— Your instructions —
Output the data below in full, byte for byte. Nothing may differ.

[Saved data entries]
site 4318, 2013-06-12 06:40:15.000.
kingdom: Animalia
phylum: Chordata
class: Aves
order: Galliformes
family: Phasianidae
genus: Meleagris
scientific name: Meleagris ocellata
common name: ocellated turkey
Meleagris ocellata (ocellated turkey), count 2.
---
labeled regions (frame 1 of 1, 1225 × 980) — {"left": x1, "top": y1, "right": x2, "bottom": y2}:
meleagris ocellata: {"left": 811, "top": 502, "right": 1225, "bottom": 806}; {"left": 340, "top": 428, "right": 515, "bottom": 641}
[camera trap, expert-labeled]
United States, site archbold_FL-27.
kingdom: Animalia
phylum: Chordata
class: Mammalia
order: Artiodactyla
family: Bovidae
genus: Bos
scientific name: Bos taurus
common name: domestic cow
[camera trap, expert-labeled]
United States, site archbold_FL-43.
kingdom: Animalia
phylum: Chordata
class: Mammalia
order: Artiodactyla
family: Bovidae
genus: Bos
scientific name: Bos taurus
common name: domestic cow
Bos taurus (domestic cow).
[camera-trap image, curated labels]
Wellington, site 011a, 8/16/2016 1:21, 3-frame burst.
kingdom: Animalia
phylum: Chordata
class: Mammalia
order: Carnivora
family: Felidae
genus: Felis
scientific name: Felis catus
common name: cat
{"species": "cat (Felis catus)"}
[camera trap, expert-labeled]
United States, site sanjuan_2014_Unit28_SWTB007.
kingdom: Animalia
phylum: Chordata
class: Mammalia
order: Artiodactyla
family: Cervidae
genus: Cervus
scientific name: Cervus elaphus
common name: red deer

— Answer space —
site 4318, 2013-06-12 06:40:15.000.
kingdom: Animalia
phylum: Chordata
class: Aves
order: Galliformes
family: Phasianidae
genus: Meleagris
scientific name: Meleagris ocellata
common name: ocellated turkey
Meleagris ocellata (ocellated turkey), count 2.
---
labeled regions (frame 1 of 1, 1225 × 980) — {"left": x1, "top": y1, "right": x2, "bottom": y2}:
meleagris ocellata: {"left": 811, "top": 502, "right": 1225, "bottom": 806}; {"left": 340, "top": 428, "right": 515, "bottom": 641}
[camera trap, expert-labeled]
United States, site archbold_FL-27.
kingdom: Animalia
phylum: Chordata
class: Mammalia
order: Artiodactyla
family: Bovidae
genus: Bos
scientific name: Bos taurus
common name: domestic cow
[camera trap, expert-labeled]
United States, site archbold_FL-43.
kingdom: Animalia
phylum: Chordata
class: Mammalia
order: Artiodactyla
family: Bovidae
genus: Bos
scientific name: Bos taurus
common name: domestic cow
Bos taurus (domestic cow).
[camera-trap image, curated labels]
Wellington, site 011a, 8/16/2016 1:21, 3-frame burst.
kingdom: Animalia
phylum: Chordata
class: Mammalia
order: Carnivora
family: Felidae
genus: Felis
scientific name: Felis catus
common name: cat
{"species": "cat (Felis catus)"}
[camera trap, expert-labeled]
United States, site sanjuan_2014_Unit28_SWTB007.
kingdom: Animalia
phylum: Chordata
class: Mammalia
order: Artiodactyla
family: Cervidae
genus: Cervus
scientific name: Cervus elaphus
common name: red deer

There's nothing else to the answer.